(Entries on spatial positioning)
________________
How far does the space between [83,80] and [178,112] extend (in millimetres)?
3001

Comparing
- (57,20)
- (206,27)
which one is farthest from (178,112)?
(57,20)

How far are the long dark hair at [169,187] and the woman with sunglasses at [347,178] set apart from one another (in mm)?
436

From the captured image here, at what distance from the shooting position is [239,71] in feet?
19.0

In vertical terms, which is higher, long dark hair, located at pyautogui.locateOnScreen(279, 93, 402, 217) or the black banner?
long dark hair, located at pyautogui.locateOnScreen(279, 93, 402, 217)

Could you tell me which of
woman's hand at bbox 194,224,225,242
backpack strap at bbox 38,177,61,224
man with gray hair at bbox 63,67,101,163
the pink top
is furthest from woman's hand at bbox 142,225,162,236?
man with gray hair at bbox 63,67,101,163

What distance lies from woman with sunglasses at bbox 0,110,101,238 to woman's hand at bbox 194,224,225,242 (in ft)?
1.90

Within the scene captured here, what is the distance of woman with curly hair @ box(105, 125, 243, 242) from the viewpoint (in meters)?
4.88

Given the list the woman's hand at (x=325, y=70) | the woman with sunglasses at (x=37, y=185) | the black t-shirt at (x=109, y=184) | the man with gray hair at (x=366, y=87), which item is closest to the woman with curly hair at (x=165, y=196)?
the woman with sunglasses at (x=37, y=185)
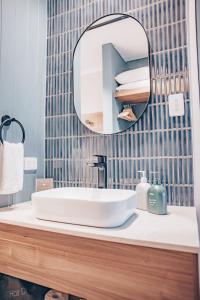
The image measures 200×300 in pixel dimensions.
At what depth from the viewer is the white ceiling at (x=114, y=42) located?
4.00 feet

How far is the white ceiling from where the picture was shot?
4.00 ft

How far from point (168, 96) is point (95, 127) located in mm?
454

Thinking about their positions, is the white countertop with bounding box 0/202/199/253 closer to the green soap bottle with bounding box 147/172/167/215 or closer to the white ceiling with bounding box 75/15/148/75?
the green soap bottle with bounding box 147/172/167/215

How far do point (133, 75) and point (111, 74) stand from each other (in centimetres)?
14

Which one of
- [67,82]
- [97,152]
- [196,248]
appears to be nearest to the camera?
[196,248]

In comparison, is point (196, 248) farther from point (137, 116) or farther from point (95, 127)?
point (95, 127)

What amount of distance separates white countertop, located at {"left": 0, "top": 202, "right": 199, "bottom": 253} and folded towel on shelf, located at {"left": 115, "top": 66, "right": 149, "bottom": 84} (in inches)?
28.7

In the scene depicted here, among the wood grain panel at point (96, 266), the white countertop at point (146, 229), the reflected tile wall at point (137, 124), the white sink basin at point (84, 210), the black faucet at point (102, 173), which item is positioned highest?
the reflected tile wall at point (137, 124)

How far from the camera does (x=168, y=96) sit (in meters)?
1.14

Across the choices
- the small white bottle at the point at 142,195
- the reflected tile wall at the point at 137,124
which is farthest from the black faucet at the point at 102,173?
the small white bottle at the point at 142,195

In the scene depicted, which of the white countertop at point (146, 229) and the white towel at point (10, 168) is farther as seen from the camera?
the white towel at point (10, 168)

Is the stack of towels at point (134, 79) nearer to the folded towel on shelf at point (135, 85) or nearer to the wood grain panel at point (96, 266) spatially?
the folded towel on shelf at point (135, 85)

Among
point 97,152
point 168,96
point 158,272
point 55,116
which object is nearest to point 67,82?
point 55,116

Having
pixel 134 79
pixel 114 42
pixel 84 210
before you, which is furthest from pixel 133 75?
pixel 84 210
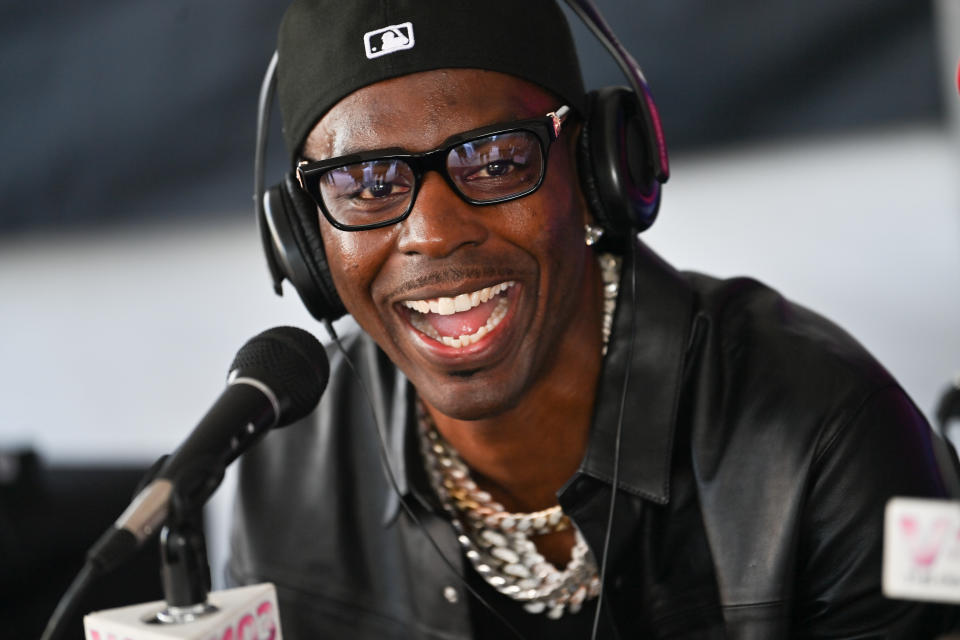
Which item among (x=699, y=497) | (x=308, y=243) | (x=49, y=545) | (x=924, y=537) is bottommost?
(x=49, y=545)

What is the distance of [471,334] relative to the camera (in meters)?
1.22

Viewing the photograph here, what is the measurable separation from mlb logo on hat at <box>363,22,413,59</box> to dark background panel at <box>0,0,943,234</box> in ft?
2.32

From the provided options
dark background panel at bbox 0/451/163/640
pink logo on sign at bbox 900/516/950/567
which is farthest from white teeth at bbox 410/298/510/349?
dark background panel at bbox 0/451/163/640

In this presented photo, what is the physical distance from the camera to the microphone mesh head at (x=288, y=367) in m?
0.84

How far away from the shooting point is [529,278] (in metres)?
1.22

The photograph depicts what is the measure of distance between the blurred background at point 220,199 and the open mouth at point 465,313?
681 millimetres

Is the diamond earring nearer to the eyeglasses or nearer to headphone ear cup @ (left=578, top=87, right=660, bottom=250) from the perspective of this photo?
headphone ear cup @ (left=578, top=87, right=660, bottom=250)

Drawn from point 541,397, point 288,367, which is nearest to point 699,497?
point 541,397

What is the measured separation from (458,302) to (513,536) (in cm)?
31

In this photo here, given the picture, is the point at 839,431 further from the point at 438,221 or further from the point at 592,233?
the point at 438,221

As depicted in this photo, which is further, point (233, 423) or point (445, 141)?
point (445, 141)

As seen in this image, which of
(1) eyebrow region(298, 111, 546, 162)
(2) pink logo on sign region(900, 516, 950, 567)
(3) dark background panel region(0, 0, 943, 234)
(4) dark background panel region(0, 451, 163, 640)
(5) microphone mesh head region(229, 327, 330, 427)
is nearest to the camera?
(2) pink logo on sign region(900, 516, 950, 567)

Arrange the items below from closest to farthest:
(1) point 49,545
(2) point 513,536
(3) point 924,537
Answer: (3) point 924,537, (2) point 513,536, (1) point 49,545

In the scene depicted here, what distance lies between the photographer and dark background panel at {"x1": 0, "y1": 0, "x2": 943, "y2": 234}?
165 cm
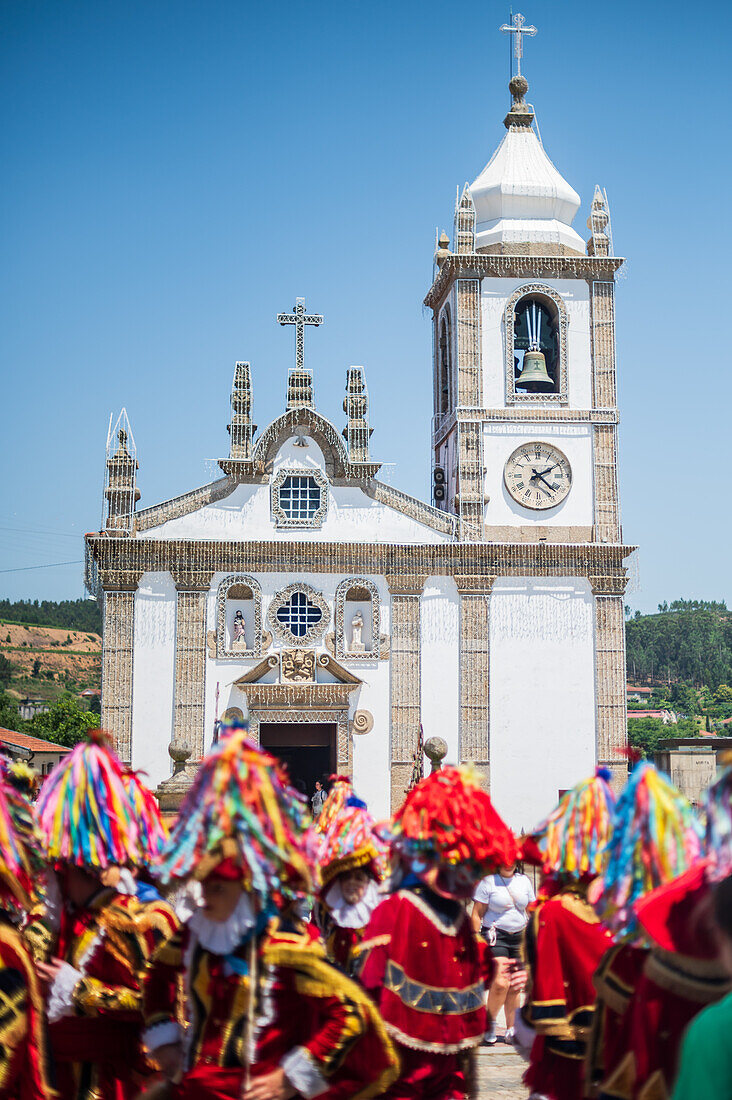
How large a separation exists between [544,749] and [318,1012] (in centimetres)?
2345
________________
### [Exercise instructions]
Set down every record once more, word for word, without pictures.

### [Task response]
How far does the space between [83,80] and [178,112] extend (in millimetres)?
3001

Comparing
- (57,20)
- (206,27)
which one is farthest from (178,112)?
(57,20)

How far are the long dark hair at [169,187] and the woman with sunglasses at [347,178] set apart from one another (in mm)?
436

From the captured image here, at what distance from the shooting position is [239,71] in feet?
19.0

In vertical terms, which is higher, long dark hair, located at pyautogui.locateOnScreen(279, 93, 402, 217) or the black banner?
long dark hair, located at pyautogui.locateOnScreen(279, 93, 402, 217)

Could you tell me which of
woman's hand at bbox 194,224,225,242
backpack strap at bbox 38,177,61,224
man with gray hair at bbox 63,67,101,163
the pink top
is furthest from woman's hand at bbox 142,225,162,236?
man with gray hair at bbox 63,67,101,163

What distance lies from woman with sunglasses at bbox 0,110,101,238 to woman's hand at bbox 194,224,225,242 (in ft)?
1.90

Within the scene captured here, what is the distance of woman with curly hair @ box(105, 125, 243, 242) from the viewpoint (in meters)?
4.88

Given the list the woman's hand at (x=325, y=70) | the woman with sunglasses at (x=37, y=185) | the black t-shirt at (x=109, y=184) | the man with gray hair at (x=366, y=87), which item is closest to the woman with curly hair at (x=165, y=196)?
the woman with sunglasses at (x=37, y=185)
The image measures 200×300 in pixel dimensions.
At what depth from the viewer is the white ceiling at (x=114, y=42) located?
4.00 feet

How far is the white ceiling from where the picture was shot?
4.00 ft

How far from point (168, 96) is point (95, 127) located in mm?
454

Thinking about their positions, is the white countertop with bounding box 0/202/199/253 closer to the green soap bottle with bounding box 147/172/167/215 or closer to the white ceiling with bounding box 75/15/148/75?
the green soap bottle with bounding box 147/172/167/215

How far do point (133, 75) and point (111, 74) stand from each other (in centimetres)?
14

Which one of
- [67,82]
- [97,152]
- [196,248]
appears to be nearest to the camera?
[196,248]

In comparison, is point (196, 248) farther from point (137, 116) or farther from point (95, 127)?
point (95, 127)

What amount of distance separates white countertop, located at {"left": 0, "top": 202, "right": 199, "bottom": 253} and folded towel on shelf, located at {"left": 115, "top": 66, "right": 149, "bottom": 84} (in inches)?
28.7

In the scene depicted here, among the wood grain panel at point (96, 266), the white countertop at point (146, 229), the reflected tile wall at point (137, 124), the white sink basin at point (84, 210), the black faucet at point (102, 173), which item is positioned highest?
the reflected tile wall at point (137, 124)

How far from the camera does (x=168, y=96) sit (in meters)?
1.14

Across the choices
- the small white bottle at the point at 142,195
- the reflected tile wall at the point at 137,124
which is farthest from the black faucet at the point at 102,173?
the small white bottle at the point at 142,195

In the scene depicted, which of the white countertop at point (146, 229) and the white towel at point (10, 168) is farther as seen from the camera?
the white towel at point (10, 168)

Is the stack of towels at point (134, 79) nearer to the folded towel on shelf at point (135, 85) or nearer to the wood grain panel at point (96, 266) spatially?
the folded towel on shelf at point (135, 85)

Among
point 97,152
point 168,96
point 158,272
point 55,116
which object is nearest to point 67,82?
point 55,116

Having
pixel 134 79
pixel 114 42
pixel 84 210
before you, which is furthest from pixel 133 75?
pixel 84 210
Which item among (x=699, y=497) | (x=308, y=243) | (x=49, y=545) | (x=924, y=537) is bottommost?
(x=49, y=545)

What is the distance of [471,334] relative to the camera (in meters)?
1.22

Viewing the photograph here, what is the measurable separation from mlb logo on hat at <box>363,22,413,59</box> to dark background panel at <box>0,0,943,234</box> in ft?
2.32

From the provided options
dark background panel at bbox 0/451/163/640
pink logo on sign at bbox 900/516/950/567
which is farthest from white teeth at bbox 410/298/510/349?
dark background panel at bbox 0/451/163/640

In this presented photo, what is the physical distance from the camera to the microphone mesh head at (x=288, y=367) in m?
0.84

How far away from the shooting point is [529,278] (in metres)?
1.22

The photograph depicts what is the measure of distance between the blurred background at point 220,199 and the open mouth at point 465,313?
681 millimetres

Is the diamond earring nearer to the eyeglasses or nearer to headphone ear cup @ (left=578, top=87, right=660, bottom=250) from the perspective of this photo?
headphone ear cup @ (left=578, top=87, right=660, bottom=250)

Drawn from point 541,397, point 288,367, which is nearest to point 699,497?
point 541,397

What is the measured separation from (458,302) to (513,536) (in cm)?
31

In this photo here, given the picture, is the point at 839,431 further from the point at 438,221 or further from the point at 592,233?
the point at 438,221

As depicted in this photo, which is further, point (233, 423) or point (445, 141)?
point (445, 141)

As seen in this image, which of
(1) eyebrow region(298, 111, 546, 162)
(2) pink logo on sign region(900, 516, 950, 567)
(3) dark background panel region(0, 0, 943, 234)
(4) dark background panel region(0, 451, 163, 640)
(5) microphone mesh head region(229, 327, 330, 427)
is nearest to the camera?
(2) pink logo on sign region(900, 516, 950, 567)

Arrange the items below from closest to farthest:
(1) point 49,545
(2) point 513,536
(3) point 924,537
Answer: (3) point 924,537, (2) point 513,536, (1) point 49,545

In the scene depicted here, what distance lies between the photographer and dark background panel at {"x1": 0, "y1": 0, "x2": 943, "y2": 234}?
165 cm
How large a separation exists between [544,749] and [318,1012] (in centimetres)?
2345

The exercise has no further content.